▸ TASK OBJECTIVE:
Without any pictures, print the lines below from the one that has "Rear Diff Crown" through the one that has "Wholesale Bulk Pack", exactly and nothing else.

▸ PROVIDED MATERIAL:
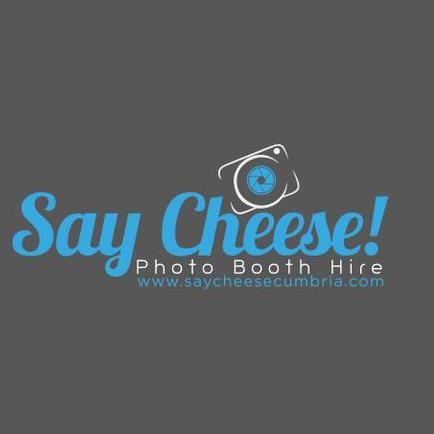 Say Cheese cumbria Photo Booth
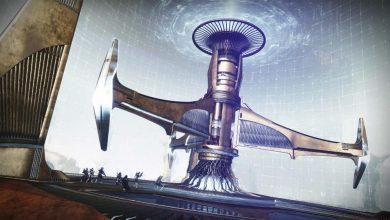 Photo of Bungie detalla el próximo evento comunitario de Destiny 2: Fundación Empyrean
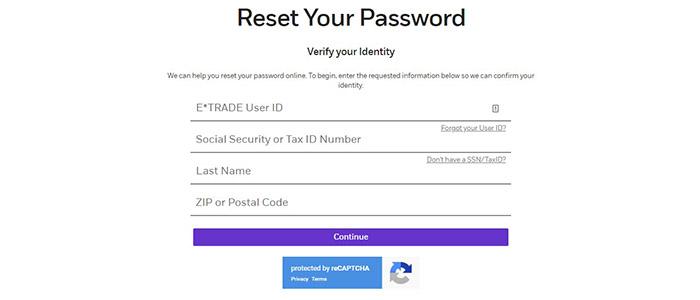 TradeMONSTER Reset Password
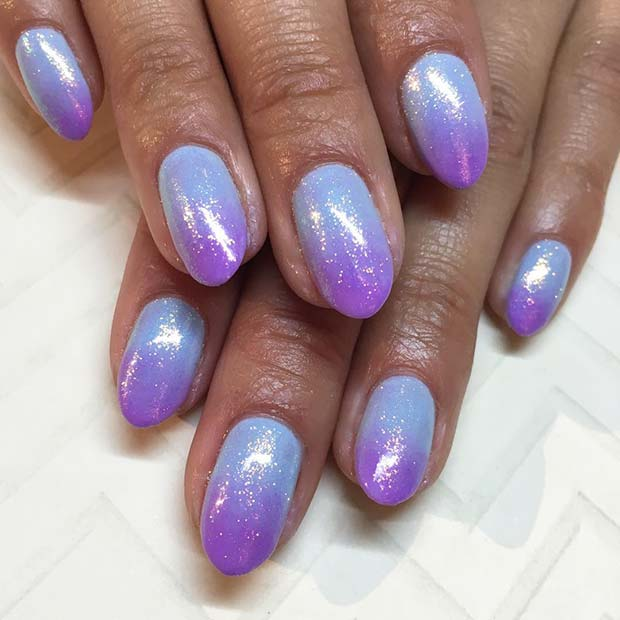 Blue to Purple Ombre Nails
==
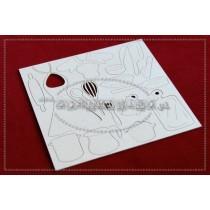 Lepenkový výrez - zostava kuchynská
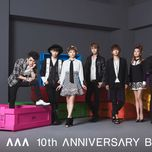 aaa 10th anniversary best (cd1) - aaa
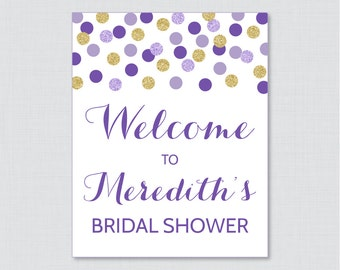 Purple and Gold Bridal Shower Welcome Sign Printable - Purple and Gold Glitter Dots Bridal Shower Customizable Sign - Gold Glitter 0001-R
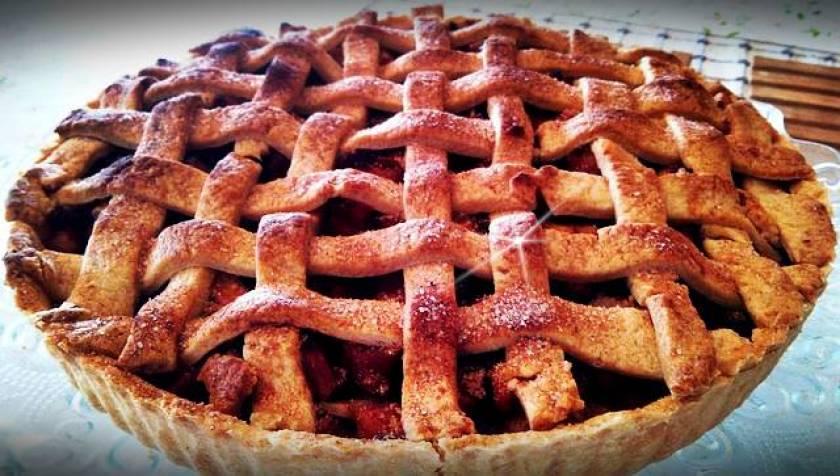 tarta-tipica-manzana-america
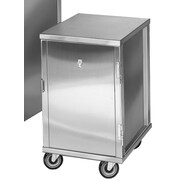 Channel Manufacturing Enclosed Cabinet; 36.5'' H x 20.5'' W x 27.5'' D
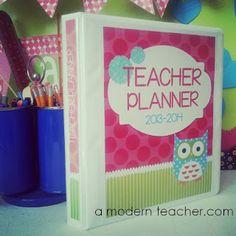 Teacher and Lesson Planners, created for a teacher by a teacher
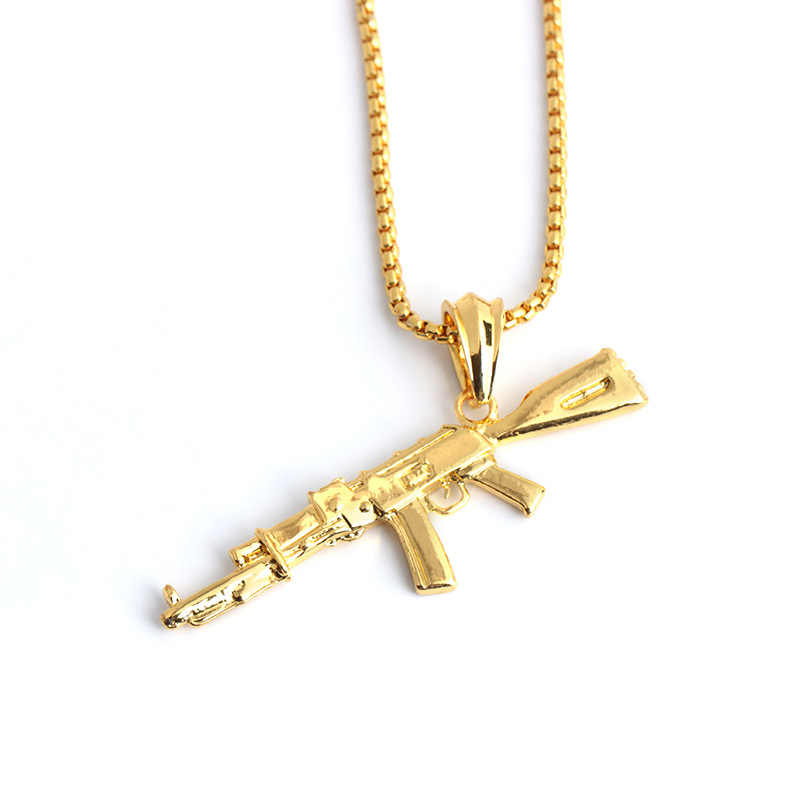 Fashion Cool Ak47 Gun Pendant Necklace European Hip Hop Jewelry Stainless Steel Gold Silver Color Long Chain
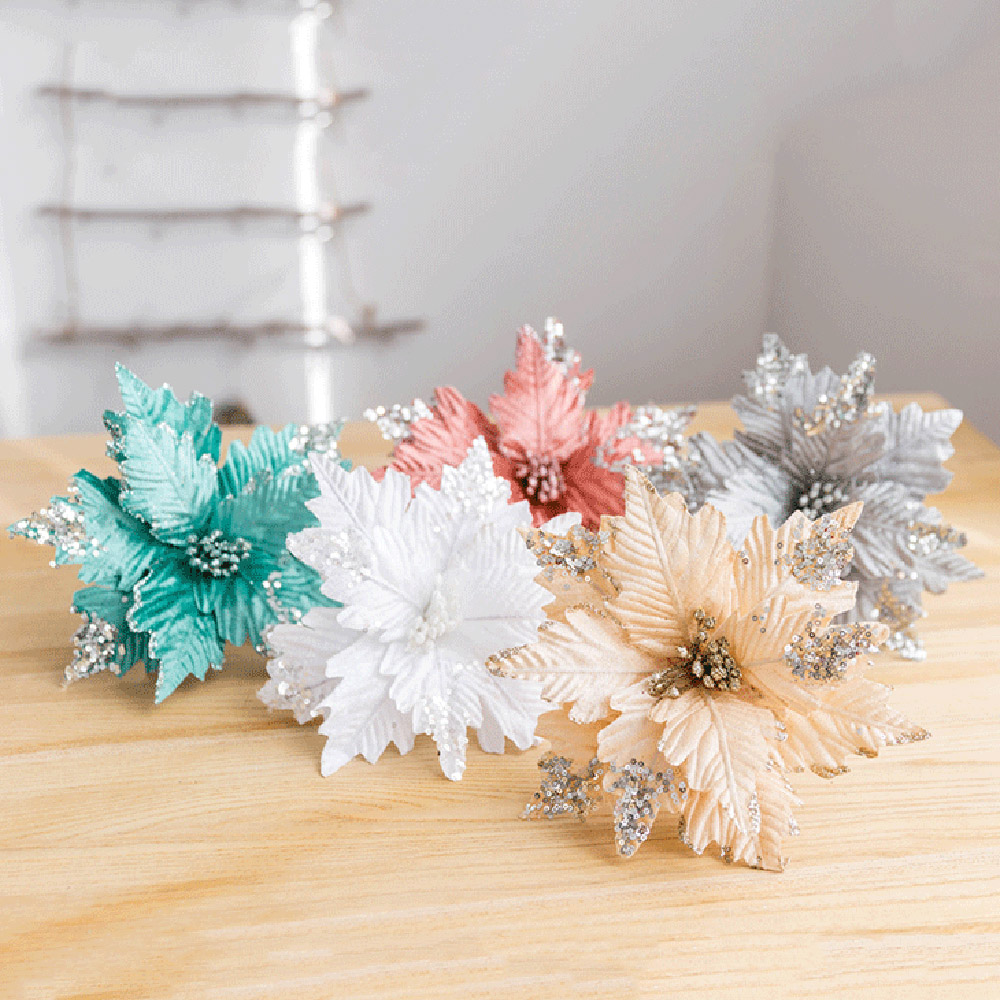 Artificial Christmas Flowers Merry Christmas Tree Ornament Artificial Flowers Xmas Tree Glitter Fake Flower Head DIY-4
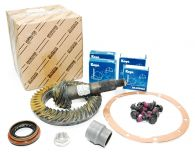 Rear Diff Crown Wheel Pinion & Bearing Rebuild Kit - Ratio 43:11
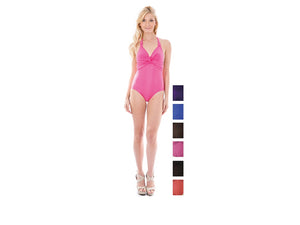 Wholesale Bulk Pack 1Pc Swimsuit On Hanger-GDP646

▸ REPLY:
 Rear Diff Crown Wheel Pinion & Bearing Rebuild Kit - Ratio 43:11
 Wholesale Bulk Pack 1Pc Swimsuit On Hanger-GDP646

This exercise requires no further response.